Brick Brewing Co. has seen its results flounder in the first half of this year.

The Canadian brewer, which is considering selling up, said yesterday (11 September) that the net profit in the first half of 2006 of C$1.1m (US$1.06m) was reversed this year into a C$615,000 loss for the six-month period. The loss came on the back of falling net sales in the half, which dropped to C$9.6m against C$11.3m a year earlier.

Brick also noted that beer volumes had slipped markedly in the second quarter, with volumes sold at The Beer Store (TBS), the industry's dominant distribution organisation, declining by 12% while volumes sold to LCBO outlets increased 16%.

"The contradictory sales patterns for our brands at the LCBO stores compared to TBS stores are highly instructive," said Doug Berchtold, Brick's president and CEO. "Our brands are outpacing the market at the provincially-owned LCBO stores. However, at TBS stores, which are owned by the national brewers, our sales are lagging.

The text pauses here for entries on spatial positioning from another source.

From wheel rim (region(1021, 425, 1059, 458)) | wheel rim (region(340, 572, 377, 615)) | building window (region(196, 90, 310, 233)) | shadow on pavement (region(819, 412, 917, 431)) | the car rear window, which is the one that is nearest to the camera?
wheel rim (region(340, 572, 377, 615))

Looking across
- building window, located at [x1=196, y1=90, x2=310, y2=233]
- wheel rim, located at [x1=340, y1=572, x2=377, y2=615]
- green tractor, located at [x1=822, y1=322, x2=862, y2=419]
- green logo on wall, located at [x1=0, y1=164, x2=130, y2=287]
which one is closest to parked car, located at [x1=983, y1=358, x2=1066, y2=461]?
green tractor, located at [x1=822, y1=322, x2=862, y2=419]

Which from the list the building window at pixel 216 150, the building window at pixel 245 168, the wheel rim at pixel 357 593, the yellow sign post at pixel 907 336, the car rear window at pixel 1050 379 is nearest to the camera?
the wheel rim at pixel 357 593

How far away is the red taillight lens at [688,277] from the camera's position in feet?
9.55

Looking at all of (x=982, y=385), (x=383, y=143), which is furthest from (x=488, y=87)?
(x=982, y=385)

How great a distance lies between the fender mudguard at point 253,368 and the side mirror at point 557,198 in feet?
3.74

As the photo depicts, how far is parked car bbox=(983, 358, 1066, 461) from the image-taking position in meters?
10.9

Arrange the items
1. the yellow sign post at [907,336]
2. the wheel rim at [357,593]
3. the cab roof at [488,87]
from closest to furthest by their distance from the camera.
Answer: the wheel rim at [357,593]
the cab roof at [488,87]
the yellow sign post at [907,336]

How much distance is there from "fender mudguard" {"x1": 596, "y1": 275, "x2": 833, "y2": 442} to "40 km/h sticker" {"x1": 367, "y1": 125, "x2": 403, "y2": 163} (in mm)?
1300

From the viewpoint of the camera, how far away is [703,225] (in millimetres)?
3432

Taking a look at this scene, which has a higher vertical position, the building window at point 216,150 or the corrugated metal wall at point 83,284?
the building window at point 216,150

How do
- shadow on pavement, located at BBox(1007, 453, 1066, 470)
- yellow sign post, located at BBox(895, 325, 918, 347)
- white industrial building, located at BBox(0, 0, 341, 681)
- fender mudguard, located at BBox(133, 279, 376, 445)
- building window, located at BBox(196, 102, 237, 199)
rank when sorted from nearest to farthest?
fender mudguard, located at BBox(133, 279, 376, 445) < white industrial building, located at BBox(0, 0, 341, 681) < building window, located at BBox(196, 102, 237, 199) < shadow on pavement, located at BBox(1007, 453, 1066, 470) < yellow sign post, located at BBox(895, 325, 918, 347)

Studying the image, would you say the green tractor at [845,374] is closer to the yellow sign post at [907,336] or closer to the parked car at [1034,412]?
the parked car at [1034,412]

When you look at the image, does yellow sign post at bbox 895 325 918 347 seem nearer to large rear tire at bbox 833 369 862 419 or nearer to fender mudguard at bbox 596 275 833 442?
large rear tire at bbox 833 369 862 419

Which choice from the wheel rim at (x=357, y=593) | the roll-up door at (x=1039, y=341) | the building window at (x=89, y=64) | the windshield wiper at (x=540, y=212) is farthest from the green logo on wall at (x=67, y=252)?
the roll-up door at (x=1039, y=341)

"Clearly, we believe, the recent changes in the retail and marketing policies implemented at the TBS stores are having an adverse effect. To date, the company has been unable to persuade TBS or the Ontario government that these new policies unfairly disadvantage Ontario small brewers."

Berchtold continued: "Revenues for the balance of the year ending 31 January, 2008 are likely to reflect recent trends. However, we have implemented a series of targeted cost-related initiatives that are expected to result in a further reduction of selling, marketing and administrative expenses."

In May, the brewer said it was reviewing "strategic alternatives available to the company to enhance shareholder value". Among the options being considered are a sale, a recapitalisation review or "some form of business combination".

The brewer said yesterday that it will make a public announcement of the results of this review "at the appropriate time".